_Tasks to perform_.
a – According to the post on totalitarianism below, in what year was Milton Mayer's book published?
b – Extend the post on totalitarianism below, picking up right after its final sentence.
══ Text segment
Thursday, March 19, 2020

Totalitarianism is a Stealth Movement

The retreat of democracy and the rise of authoritarianism, especially in America and parts of Europe, has intrigued me for many months. How does this happen? How do good people, including educated people of comfortable means, succumb to it? Are we witnessing the same patterns today that emerged in Germany in the 30s?

My readings led me to buy two books. "Defying Hitler" is a rich memoir of a young German law student of an upper-middle class family who married a Jewish girl. They managed to escape their homeland as the rightwing contagion swept the land. It's definitely worth a read if you can find it in a library or one of the secondhand book dealers.

Today I'd like to turn to "They Thought They Were Free." The author, American Milton Mayer, was of German Jewish descent.  He visited Germany pre-war hoping to get an interview with Hitler. No luck. Following war's end he returned to Germany where he successfully passed himself off as a German national. Mayer cultivated ten "friends" from a cross-section of society and digested these conversations in his 1956 book.

One of Mayer's subjects was a philologist, a person who studies and authenticates literary texts and other written records. An educated and cultured German. I think you will find this fellow's remarks interesting, perhaps even a bit worrisome. Is this a blueprint for what could become of us?

What no one seemed to notice was the ever widening gap, after 1933, between the government and the people. Just think how very wide this gap was to begin with, here in Germany. And it became always wider.  
What happened here was the gradual habituation of the people, little by little, to being governed by surprise, to receiving decisions deliberated in secret; to believing that the situation was so complicated that the government had to act on information which the people could not understand, or so dangerous that, even if the people could understand it, it could not be released because of national security. And their sense of identification with Hitler, their trust in him, made it easier to widen this gap and reassured those who would otherwise have worried about it.
════
══ Items
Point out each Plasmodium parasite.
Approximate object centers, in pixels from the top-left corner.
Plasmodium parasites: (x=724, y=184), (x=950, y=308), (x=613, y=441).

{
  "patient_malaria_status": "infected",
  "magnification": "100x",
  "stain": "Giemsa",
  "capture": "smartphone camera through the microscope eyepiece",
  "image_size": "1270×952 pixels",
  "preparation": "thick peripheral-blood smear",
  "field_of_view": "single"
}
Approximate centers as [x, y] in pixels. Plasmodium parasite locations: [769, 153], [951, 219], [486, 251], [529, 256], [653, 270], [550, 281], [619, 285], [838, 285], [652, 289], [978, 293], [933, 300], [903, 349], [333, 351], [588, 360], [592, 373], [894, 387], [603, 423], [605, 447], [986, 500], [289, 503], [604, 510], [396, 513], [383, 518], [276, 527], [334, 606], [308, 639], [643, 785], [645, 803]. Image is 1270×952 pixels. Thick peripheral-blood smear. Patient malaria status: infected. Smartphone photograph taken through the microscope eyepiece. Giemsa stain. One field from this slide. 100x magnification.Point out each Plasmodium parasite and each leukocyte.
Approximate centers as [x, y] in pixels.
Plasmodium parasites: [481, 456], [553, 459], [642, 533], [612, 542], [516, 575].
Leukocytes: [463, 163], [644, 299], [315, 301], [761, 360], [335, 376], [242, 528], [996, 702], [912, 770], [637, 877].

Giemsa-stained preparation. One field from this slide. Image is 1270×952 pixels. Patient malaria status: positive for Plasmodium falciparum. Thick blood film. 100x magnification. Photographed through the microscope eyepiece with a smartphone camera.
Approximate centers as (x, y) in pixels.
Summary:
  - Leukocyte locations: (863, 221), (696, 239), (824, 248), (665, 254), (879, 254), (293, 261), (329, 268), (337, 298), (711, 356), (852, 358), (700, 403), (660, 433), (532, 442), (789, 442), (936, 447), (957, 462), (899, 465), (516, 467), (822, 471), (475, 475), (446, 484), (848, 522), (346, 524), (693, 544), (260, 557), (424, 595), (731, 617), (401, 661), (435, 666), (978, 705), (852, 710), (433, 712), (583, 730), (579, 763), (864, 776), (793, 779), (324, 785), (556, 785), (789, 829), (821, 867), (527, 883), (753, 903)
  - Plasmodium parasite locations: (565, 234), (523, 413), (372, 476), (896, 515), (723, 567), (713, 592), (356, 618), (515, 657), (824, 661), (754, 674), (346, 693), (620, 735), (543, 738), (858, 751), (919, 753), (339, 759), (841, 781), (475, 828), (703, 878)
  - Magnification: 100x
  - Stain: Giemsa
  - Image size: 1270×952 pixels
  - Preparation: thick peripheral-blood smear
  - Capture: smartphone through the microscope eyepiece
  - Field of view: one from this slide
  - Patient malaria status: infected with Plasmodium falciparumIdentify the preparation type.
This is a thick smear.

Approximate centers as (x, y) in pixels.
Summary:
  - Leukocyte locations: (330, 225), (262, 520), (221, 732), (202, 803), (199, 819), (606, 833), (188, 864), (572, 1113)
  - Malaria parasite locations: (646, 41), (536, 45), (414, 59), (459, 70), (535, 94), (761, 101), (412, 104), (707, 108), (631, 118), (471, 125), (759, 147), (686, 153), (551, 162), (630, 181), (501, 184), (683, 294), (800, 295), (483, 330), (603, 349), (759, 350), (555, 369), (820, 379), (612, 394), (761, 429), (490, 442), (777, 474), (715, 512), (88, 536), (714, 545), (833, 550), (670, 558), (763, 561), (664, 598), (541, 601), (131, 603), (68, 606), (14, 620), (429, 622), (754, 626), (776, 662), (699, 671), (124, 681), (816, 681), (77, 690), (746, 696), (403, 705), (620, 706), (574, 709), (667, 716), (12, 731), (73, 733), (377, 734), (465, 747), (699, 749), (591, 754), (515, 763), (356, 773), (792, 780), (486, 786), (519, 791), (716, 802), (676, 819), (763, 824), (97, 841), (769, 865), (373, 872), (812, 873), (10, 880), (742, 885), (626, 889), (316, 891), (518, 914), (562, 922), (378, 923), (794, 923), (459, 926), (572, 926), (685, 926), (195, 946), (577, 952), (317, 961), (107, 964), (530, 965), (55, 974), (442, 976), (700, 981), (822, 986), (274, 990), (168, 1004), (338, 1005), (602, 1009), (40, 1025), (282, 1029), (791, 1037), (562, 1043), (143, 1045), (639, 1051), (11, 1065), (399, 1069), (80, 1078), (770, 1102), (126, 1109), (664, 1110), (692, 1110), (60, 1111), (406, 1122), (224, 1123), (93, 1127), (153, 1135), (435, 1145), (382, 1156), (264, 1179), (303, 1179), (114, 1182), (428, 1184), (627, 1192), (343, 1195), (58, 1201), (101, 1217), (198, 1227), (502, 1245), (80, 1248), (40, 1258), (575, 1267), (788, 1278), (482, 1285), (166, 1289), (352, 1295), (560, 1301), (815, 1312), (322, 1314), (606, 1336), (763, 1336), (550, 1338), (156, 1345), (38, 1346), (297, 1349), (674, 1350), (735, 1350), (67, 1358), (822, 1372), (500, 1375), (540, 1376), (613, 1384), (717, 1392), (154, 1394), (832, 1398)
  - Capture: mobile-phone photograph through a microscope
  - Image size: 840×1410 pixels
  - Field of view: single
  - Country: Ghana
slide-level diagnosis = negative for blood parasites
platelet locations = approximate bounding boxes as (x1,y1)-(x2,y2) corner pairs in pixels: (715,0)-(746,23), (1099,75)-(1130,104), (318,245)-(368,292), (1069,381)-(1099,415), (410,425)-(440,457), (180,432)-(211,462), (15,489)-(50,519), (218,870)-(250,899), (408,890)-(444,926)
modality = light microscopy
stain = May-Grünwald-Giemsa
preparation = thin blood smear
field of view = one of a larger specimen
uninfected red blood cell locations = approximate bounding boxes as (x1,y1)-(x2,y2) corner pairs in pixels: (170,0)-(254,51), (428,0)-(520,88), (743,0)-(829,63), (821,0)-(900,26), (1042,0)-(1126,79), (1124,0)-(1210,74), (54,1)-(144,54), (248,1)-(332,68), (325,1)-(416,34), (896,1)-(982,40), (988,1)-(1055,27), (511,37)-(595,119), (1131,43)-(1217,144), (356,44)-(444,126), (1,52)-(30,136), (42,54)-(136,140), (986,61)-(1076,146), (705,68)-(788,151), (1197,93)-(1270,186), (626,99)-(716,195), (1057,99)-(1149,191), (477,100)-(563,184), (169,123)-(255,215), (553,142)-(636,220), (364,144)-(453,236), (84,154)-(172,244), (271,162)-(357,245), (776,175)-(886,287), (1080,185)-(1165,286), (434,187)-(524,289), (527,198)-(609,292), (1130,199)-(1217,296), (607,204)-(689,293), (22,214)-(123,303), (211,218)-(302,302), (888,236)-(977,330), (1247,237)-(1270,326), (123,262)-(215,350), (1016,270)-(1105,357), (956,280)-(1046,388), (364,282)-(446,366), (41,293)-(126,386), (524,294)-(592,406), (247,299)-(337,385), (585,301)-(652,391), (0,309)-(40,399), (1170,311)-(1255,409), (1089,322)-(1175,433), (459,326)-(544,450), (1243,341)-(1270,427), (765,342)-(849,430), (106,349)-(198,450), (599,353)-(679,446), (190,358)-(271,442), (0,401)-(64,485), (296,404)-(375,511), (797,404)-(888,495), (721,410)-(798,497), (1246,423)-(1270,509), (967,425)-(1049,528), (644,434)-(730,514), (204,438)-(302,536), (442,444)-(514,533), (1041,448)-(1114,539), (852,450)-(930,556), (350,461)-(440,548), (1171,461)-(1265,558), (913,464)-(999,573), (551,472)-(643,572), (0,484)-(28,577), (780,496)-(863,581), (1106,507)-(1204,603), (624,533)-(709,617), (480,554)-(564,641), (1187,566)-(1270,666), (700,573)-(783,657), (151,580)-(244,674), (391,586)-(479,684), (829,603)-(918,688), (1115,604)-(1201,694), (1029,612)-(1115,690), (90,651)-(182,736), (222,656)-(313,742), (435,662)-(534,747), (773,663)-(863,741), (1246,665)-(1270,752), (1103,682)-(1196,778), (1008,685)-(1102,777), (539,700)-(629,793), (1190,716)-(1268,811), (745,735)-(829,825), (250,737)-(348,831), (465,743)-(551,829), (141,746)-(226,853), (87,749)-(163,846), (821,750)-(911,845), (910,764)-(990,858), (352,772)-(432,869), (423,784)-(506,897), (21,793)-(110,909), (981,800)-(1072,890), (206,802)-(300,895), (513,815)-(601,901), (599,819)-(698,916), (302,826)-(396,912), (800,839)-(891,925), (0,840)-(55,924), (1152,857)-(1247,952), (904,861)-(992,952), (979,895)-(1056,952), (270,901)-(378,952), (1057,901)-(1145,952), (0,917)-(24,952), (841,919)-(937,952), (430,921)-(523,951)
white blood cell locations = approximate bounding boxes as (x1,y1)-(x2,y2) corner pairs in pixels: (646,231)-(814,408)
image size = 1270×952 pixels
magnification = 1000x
════
_Exercise results_.
a – 1956

b –
This separation of government form people, this widening of the gap, took place so gradually and so insensibly, each step disguised as a temporary emergency measure or associated with true patriotic allegiance or with real social purposes. And all the crises and reforms so occupied the people that they did not see the slow motion underneath, of the whole process of government growing remoter and remoter. 
...I was a scholar, a specialist. Then, suddenly, I was plunged into all the new activity, as the university was drawn into the new situation; meetings, conferences, interviews, ceremonies, and, above all, papers to be filled out, reports, bibliographies, lists, questionnaires. And on top of that were the demands in the community, the things in which one had to, was 'expected to' participate that had not been there or had not been important before. It was all rigmarole, of course, but it consumed all one's energies, coming on top of the work one really wanted to do. You can see how easy it was, then, not to think about fundamental things. One had no time. 
The dictatorship, and the whole process of its coming into being, was above all diverting. It provided an excuse not to think for people who did not want to think anyway.  ...I speak of my colleagues and myself, learned men, mind you. Most of us did not want to think about fundamental things and never had. There was no need to. Nazism gave us some dreadful, fundamental things to think about - we were decent  people - and kept us so busy with continuous changes and 'crises' and so fascinated, yes, fascinated, by the machinations of the 'national enemies,' without and within, that we had no time to think about these dreadful things that were growing, little by little, all around us. Unconsciously, I suppose, we were grateful. Who wants to think?
To live in this process is absolutely not to be able to notice it - please try to believe me - unless one has a much greater degree of political awareness, acuity, than most of us ever had occasion to develop. Each step was so small, so inconsequential, so well explained or, on occasion, 'regreted,' that, unless one were detached from the whole process in the beginning, unless one understood what the whole thing was in principle, what all these 'little measures' that no 'patriotic German' could resent must some day lead to, one no more saw it developing from day to day than a farmer in his field sees the corn growing. One day it is over his head.  
How is this to be avoided, among ordinary men, even highly educated ordinary men? ...Many, many times since it all happened I have pondered that pair of great maxims, Principiis ostai and  Finem respice - 'Resist the beginnings' and 'Consider the end.' But one must foresee the end in order to resist, or even see, the beginnings. One most foresee the end clearly and certainly and how is this to be done, by ordinary men or even by extraordinary men?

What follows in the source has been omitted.